Não o víamos nas feiras literárias, nem sabíamos o que pensava da guerra no Médio Oriente. Era apenas o maior escritor português em actividade. No fim, passou pelos jornais por causa de não deixar que os seus livros de poesia tivessem mais do que uma edição. Mas não é disso que importa falar. No ano passado, fechou A Morte sem Mestre com um poema sobre uma bilha de gás. Começa com o verso “a última bilha de gás durou dois meses e três dias”. É isto poesia? A seguir vem escrito: “com o gás dos últimos dias podia ter-me suicidado”. Só agora é que é poesia?

Não me perguntem sobre o que é o poema da bilha de gás. Sobretudo, não me façam falar de metáforas. A poesia, antigamente, queria dizer alguma coisa. Era circunstancial. Faziam-se versos para ocasiões. Em Inglaterra, ainda existem os poetas laureados. Isso implicava que os poemas tivessem sempre uma referência, uma explicação: o sentimento tinha sido sentido, o céu era azul porque era azul, tinha havido um problema com o gás. A crítica universitária, depois, descobriu outra maneira de falar de poesia: a intertextualidade. O que interessava agora era a rede de palavras, como o amor, o sangue, a morte, que liga um poema aos outros poemas. Como se a poesia fosse sobretudo citação de poesia, o que faria da bilha de gás de Herberto Helder uma reencarnação gasosa da prosaica galinha de Camões (“Sete galinhas e meia/prometeu o senhor de Cascais…”). Compreender Herberto Helder seria, deste ponto de vista, situá-lo no cânone, filiá-lo, compará-lo, contrapô-lo.

O resultado de todas estas tentativas de compreender a poesia foi uma certa maneira de fazer poesia, de modo que toda a poesia portuguesa de hoje, com duas ou três excepções (uma delas, para ter nome, é Adília Lopes), parece escrita pelo mesmo autor: escrever poesia é escrever à maneira de um poeta. Herberto Hélder não é isso. A prova é a bilha de gás. Há aqui uma desenvoltura a que nenhum poeta de doutoramento se atreveria.

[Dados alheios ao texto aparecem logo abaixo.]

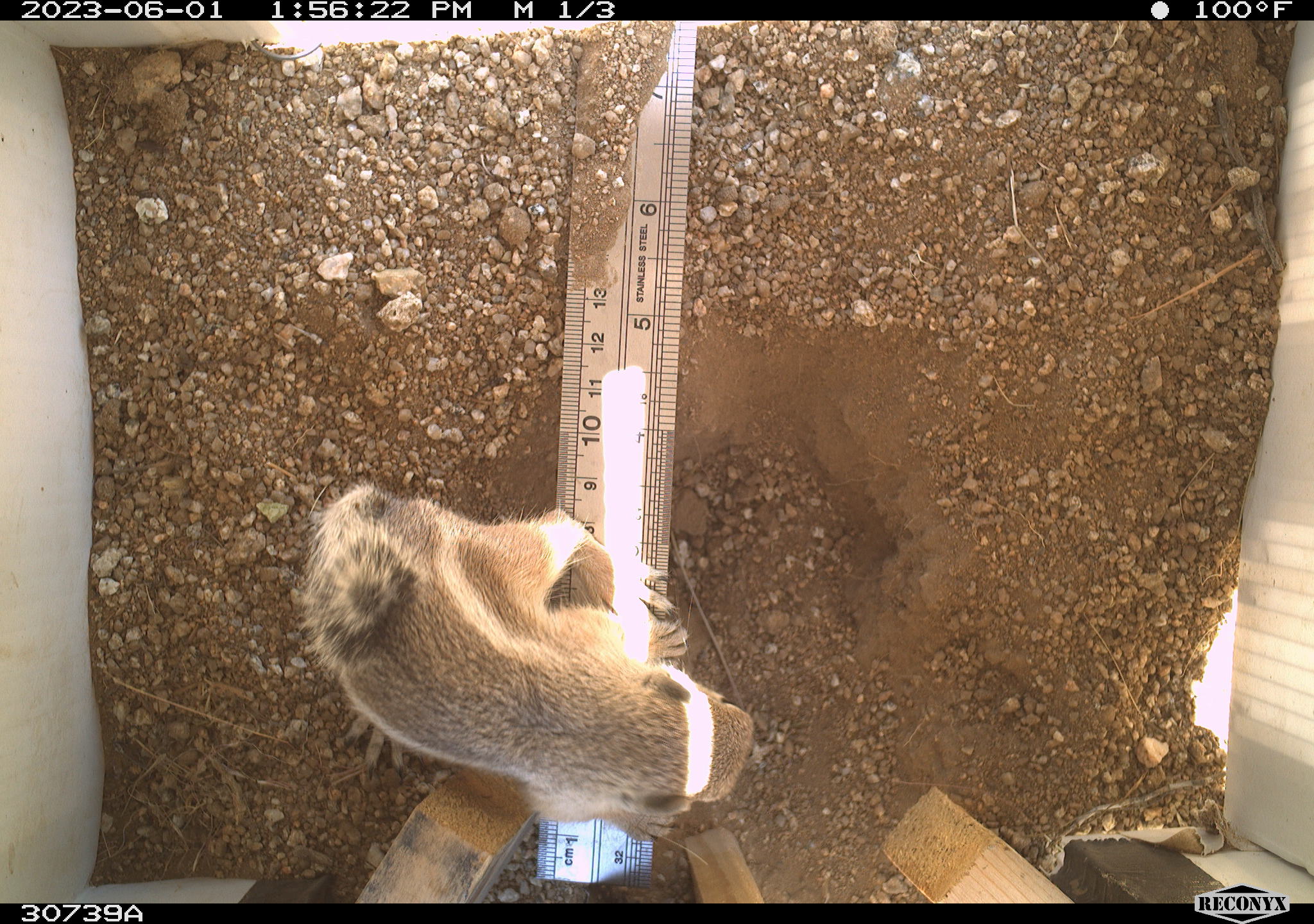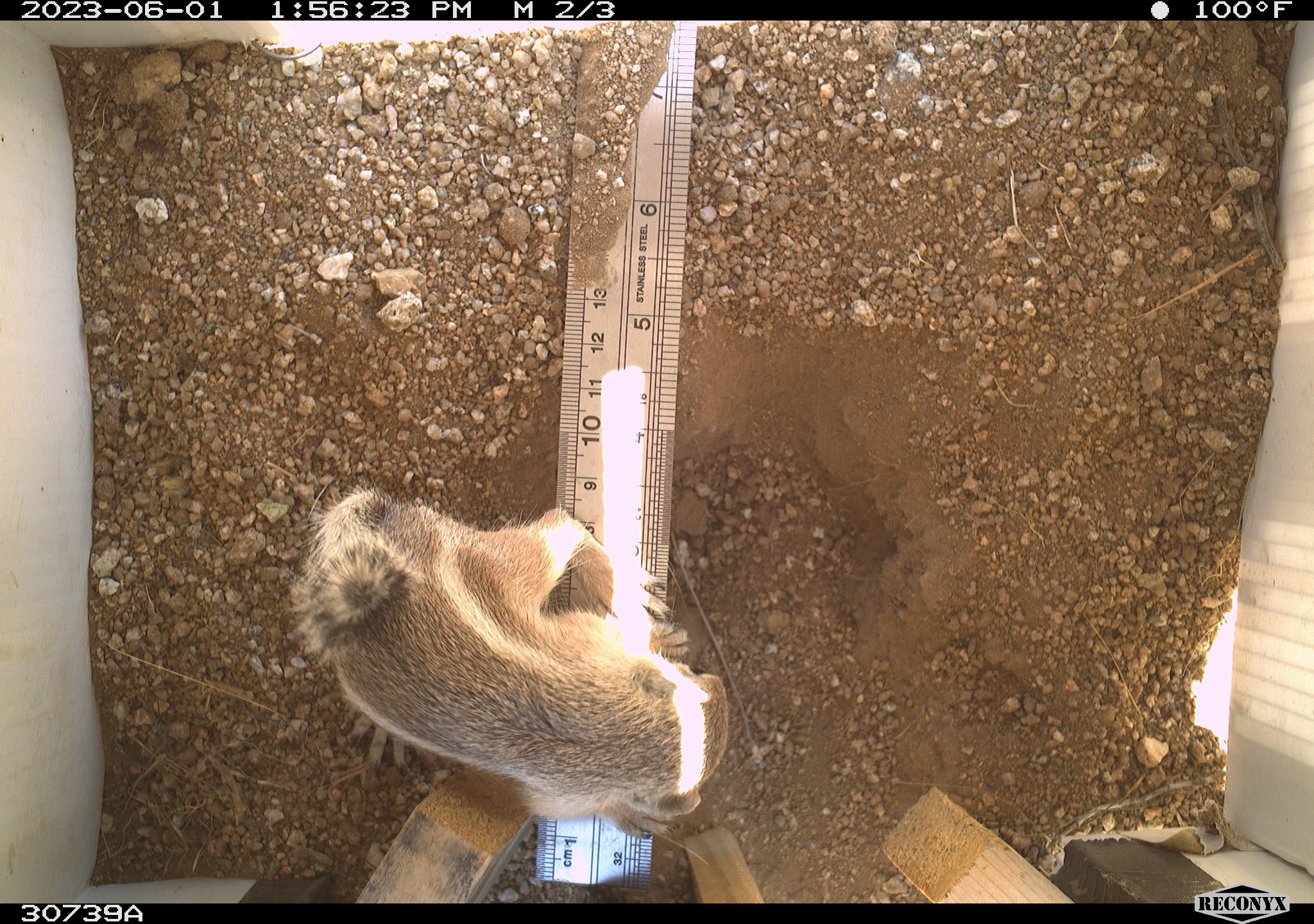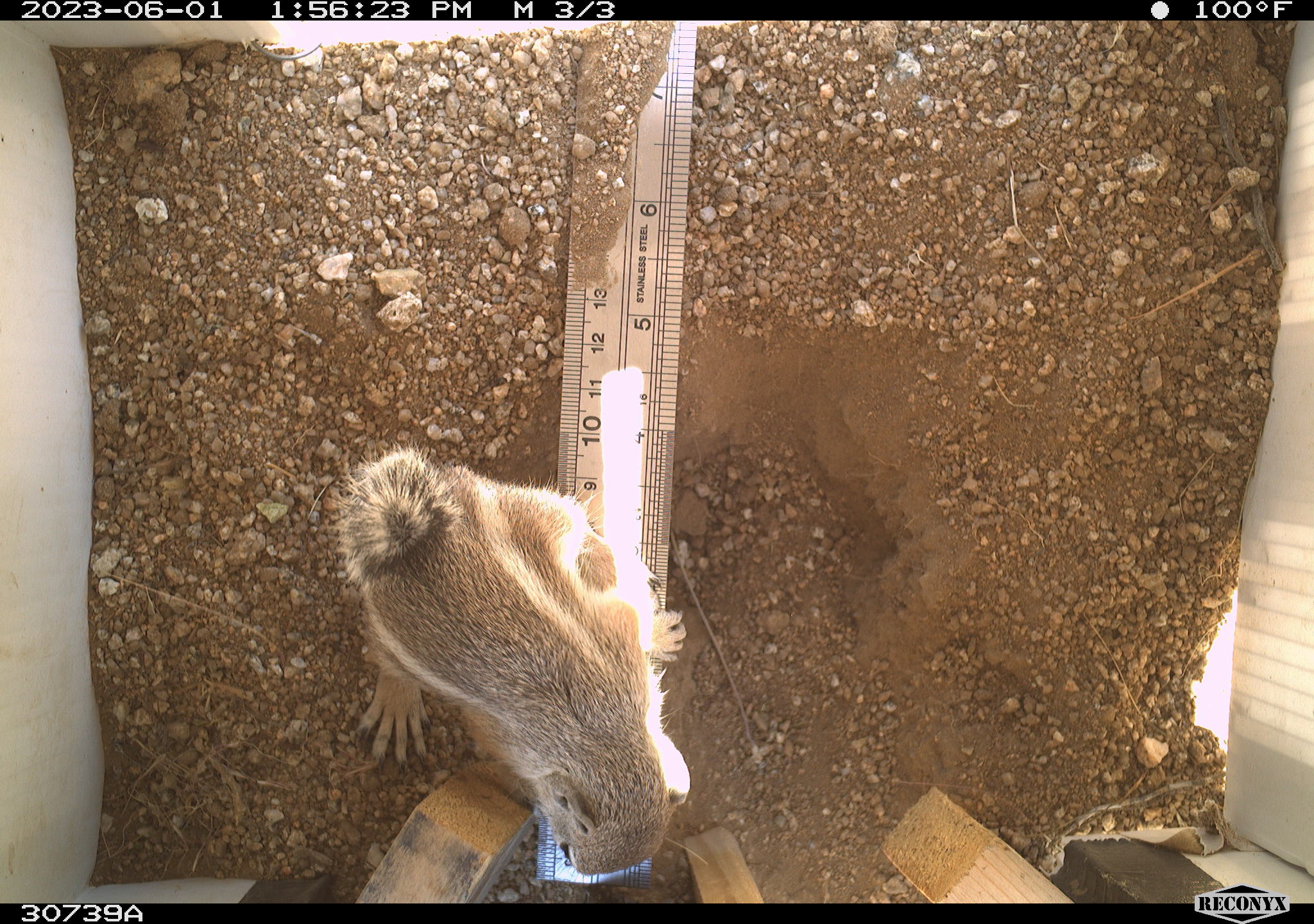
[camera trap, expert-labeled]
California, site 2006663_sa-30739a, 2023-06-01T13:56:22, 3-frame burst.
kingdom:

No fundo, sempre quisemos que a poesia documentasse alguma coisa. O último poema de A Morte sem Mestre (e depois dos Poemas Completos, de Outubro de 2014) pode ser lido como um poema dos dias de hoje. Autor de 84 anos, num país envelhecido, em crise, a meditar sobre a morte e o preço da bilha de gás. Em suma, um documento. Ou pode ser lido como parte da obra de Herberto Helder, mais um capítulo da sua poética, ou seja, um outro tipo de documento – desta vez literário. Ou – e deixem-me sugerir isso — pode ainda ser lido como uma série de frases que, seja sobre o que forem, nos fazem pensar nelas próprias, e perguntar “o que é que isto quer dizer?”, ao contrário do que acontece com quase tudo o que ouvimos e lemos, e que partimos do princípio de que já sabemos. O que é isso da bilha de gás?

Deixo para outros a tarefa de recordar que ele um dia parece ter acreditado numa alquimia das palavras, e que isso terá tido que ver com uma época (anos 1960, descoberta da “linguagem”, etc.). Vou apenas dizer que, no fundo, a poesia, ao nível praticado por Herberto Helder, é aquilo que lemos devagar e ouvimos com atenção, e nunca em diagonal, como lemos o artigo do jornal, ou intermitentemente, como ouvimos o discurso ou o nosso amigo. O que é que distingue a poesia da artigo do jornal, do discurso, da piada de café? Noutros tempos, havia a estrutura, as regras, que convidavam à apreciação do engenho. Agora há ainda a página, a arrumação em versos. Mas é outra coisa: o valor desmedido que subitamente têm as palavras, a dicção, uma bilha de gás… Mas esta poesia abre-nos ainda outra hipótese: ler tudo como poesia. Porque é que o discurso ou o editorial não podem ser ouvidos e lidos como versos de Herberto Hélder? Isto é, com estranheza e infinita atenção. Devíamos talvez aprender novamente a ler com Herberto Helder.

Nesse grande poema que começa “a minha cabeça estremece com todo o esquecimento”, há este verso: “eu quero dizer como tudo é outra coisa”. É isso. É isso que importa dizer, é isso que importa ouvir. É isso a poesia, é isso Herberto Helder.